◆ What to work on ◆
Go through the records below and copy out every line holding "United".

◆ Input records ◆
# # #

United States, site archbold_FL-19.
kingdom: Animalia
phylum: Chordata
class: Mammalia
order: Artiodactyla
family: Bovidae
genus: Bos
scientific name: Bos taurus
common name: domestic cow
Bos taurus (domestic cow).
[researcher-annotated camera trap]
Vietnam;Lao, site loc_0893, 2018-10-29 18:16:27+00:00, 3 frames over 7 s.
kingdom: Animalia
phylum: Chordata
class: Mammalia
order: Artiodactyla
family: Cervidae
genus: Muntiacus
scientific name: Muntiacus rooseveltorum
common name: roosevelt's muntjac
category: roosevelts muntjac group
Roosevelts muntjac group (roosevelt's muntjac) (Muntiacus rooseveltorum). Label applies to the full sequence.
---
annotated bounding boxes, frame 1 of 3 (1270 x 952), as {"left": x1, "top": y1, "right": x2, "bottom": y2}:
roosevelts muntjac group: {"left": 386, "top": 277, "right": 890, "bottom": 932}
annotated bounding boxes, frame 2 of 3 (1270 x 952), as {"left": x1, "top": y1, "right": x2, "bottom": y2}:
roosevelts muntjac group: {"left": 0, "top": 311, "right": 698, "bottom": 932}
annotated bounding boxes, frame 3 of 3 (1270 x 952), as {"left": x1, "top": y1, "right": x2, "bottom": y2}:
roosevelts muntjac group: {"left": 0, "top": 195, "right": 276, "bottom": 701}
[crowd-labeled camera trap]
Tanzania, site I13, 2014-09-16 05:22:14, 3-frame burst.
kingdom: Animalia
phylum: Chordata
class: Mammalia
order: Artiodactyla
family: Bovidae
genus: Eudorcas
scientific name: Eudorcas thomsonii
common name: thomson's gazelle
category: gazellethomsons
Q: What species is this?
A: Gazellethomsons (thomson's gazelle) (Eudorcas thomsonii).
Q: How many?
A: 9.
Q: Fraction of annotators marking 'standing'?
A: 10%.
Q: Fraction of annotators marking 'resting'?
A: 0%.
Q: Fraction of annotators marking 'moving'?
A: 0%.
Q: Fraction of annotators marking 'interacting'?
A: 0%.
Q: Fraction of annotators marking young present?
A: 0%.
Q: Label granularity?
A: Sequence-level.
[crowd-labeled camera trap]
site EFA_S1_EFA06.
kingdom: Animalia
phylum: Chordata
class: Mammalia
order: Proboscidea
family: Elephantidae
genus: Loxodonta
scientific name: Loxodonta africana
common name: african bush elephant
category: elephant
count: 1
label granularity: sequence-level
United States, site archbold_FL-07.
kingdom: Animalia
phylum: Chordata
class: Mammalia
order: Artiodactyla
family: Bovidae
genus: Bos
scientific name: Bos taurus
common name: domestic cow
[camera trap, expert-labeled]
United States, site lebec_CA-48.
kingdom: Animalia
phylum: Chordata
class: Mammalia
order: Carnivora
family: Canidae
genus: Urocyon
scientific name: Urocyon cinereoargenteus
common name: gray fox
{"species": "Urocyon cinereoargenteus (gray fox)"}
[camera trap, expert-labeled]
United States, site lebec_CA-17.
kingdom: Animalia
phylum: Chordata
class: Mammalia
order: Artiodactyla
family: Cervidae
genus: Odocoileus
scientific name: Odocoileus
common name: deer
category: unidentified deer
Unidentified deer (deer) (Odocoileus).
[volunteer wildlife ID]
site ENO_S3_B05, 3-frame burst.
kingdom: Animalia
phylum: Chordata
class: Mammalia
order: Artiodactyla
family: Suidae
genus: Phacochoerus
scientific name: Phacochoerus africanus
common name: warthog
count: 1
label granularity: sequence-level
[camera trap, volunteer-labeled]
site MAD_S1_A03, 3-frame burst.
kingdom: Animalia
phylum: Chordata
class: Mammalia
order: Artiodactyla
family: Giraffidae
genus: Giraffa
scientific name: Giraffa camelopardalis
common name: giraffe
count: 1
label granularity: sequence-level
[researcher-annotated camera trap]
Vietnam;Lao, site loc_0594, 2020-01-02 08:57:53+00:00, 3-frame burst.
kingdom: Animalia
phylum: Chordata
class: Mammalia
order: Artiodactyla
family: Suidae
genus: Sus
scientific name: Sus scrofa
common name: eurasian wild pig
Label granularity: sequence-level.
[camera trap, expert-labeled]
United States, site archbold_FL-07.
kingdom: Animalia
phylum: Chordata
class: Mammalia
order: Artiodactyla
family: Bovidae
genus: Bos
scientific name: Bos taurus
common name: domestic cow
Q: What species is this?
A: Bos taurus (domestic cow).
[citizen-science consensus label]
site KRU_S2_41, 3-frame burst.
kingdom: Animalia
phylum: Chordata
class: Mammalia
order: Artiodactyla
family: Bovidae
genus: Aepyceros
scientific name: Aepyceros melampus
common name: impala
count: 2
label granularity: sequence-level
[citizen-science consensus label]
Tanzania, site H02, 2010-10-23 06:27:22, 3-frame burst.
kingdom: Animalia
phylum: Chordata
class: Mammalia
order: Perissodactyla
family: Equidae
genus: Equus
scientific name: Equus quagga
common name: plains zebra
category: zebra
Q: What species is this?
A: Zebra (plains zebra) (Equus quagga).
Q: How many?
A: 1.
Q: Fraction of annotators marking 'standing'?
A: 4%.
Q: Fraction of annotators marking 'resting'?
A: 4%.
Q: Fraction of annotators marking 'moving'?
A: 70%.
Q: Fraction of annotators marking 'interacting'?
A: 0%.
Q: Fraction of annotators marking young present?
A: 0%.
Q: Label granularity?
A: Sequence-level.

# # #

◆ Task result ◆
United States, site archbold_FL-19.
United States, site archbold_FL-07.
United States, site lebec_CA-48.
United States, site lebec_CA-17.
United States, site archbold_FL-07.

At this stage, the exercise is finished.